HAVE YOU EVER HEARD THE STORY ABOUT BIG TOM CALLAGHAN?
Big Tom Callaghan is the owner of a company that makes auto parts. One day he would like to see his son, Tommy Callahan III, take over the business. Only problem is Tommy is a dim–witted, albeit affable, slacker who took seven years to get a college degree and has no idea how to run a business.
Enter Big Tom’s young and beautiful wife–to–be, Beverly, who along with her scheming lover, plots to marry Big Tom in the hopes of cashing in on his wealth. When Big Tom suddenly dies at his wedding to Beverly, Tommy finds himself in charge of his dad’s company. Tommy must then hit the road for a long sales trip in a last ditch effort to rescue his father’s legacy, all the while fending off his evil stepmother’s plan to run the company into the ground so she can sell it off and earn a quick payoff.
By now, many of you recognize the story of Big Tom Callaghan as the plotline of one of the great comedies of the 1990s, Tommy Boy. While offering a good 97 minutes of comedy, Tommy Boy also presents an excellent illustration of the problems facing senior business owners today (notwithstanding its more comical and sinister approach). For example, senior business owners may find that the younger generation’s business competence or commitment to the business is not strong enough. They may also find that family discord threatens the continuation of the business.
IT HAS BEEN SAID THAT OF THE ESTIMATED 18 MILLION BUSINESSES IN THE US, CLOSE TO 80% OF THEM ARE FAMILY OWNED AND OPERATED.
Couple this with a generation of baby boomers, the older of which are rapidly approaching retirement, and we find ourselves on the verge of what some have called the greatest generational transfer of wealth in recent history. With this in mind, the importance of business succession planning has taken on a new fervor.
For many years, minimizing taxation was at the forefront of business succession planning and little importance was placed on relationship and management issues. However, recent statistics show that relationship and management issues play a larger role in the success of a succession plan than previously thought.
Because of this, one of the main issues which should be addressed in any business succession plan is who will succeed management and control of the business at a key owner’s death. Many businesses depend largely on the active participation of a key owner. For example, because younger generations might lack the competence to continue the business, businesses should obtain a key man insurance policy which is designed to protect a business upon the loss of a key employee. This type of policy will help ensure cash flow upon the death of a key owner and can be used to engage a professional and/or management company to operate the business pending sale.
In addition, tax–saving strategies continue to play a significant role in the viability of a business at the second generation. The use of various valuation strategies (such as the formation of a limited liability structure to operate the business) can help preserve the value of the business for continuation or sale by reducing taxable values.
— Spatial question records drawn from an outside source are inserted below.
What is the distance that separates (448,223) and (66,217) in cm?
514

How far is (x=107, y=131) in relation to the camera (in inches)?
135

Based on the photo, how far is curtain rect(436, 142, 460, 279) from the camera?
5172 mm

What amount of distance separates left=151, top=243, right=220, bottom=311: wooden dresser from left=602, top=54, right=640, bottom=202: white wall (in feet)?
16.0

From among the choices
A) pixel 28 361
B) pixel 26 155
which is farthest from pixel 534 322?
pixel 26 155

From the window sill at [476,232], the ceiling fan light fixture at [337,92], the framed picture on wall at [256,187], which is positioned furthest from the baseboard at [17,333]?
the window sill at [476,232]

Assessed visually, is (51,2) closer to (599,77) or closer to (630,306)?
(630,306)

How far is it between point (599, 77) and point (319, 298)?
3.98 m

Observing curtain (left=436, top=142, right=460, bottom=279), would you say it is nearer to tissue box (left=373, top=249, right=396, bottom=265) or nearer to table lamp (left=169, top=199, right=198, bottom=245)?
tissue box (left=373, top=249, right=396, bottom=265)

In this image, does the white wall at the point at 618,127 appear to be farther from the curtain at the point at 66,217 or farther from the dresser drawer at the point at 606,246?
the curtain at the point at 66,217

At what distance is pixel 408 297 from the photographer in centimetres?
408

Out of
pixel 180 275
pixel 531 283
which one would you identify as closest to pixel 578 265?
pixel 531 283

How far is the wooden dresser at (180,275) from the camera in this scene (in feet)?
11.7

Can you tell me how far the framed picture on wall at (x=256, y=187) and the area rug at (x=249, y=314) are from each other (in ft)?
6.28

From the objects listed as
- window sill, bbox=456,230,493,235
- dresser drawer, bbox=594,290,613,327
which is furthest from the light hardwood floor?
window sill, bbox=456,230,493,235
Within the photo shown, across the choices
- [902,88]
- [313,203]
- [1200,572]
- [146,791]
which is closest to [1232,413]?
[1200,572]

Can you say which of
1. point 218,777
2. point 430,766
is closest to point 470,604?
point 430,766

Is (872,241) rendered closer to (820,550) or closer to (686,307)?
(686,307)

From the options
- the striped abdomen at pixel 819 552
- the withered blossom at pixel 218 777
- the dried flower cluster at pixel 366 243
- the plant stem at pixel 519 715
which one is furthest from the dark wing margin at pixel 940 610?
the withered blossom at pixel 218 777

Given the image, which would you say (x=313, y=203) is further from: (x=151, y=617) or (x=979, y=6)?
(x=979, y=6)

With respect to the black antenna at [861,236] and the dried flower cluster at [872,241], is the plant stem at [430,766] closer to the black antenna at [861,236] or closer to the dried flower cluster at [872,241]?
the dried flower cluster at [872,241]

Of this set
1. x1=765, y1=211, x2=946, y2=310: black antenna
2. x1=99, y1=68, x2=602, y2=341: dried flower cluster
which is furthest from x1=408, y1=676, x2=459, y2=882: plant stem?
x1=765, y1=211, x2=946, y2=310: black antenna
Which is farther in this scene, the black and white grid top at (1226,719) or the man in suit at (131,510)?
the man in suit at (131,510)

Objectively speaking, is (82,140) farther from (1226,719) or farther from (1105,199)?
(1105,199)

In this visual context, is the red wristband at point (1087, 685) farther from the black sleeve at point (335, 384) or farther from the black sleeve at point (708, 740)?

A business succession plan should address a wide variety of issues, including but not limited to whether or not to sell the business, maximizing the value of the business, cash flow issues, control issues, tax matters, liquidity needs, and the retention of key employees.
SPOILER ALERT.
While our affable protagonist, Tommy Boy, was able to pull it off at the end, the lesson here is – don’t rely on Hollywood endings. The business succession process involves a number of considerations and strategies which must be specifically tailored to meet the goals and needs of a particular business and owner. By engaging in careful succession planning with your legal and financial advisors, you can help ensure that your business succession goals are met.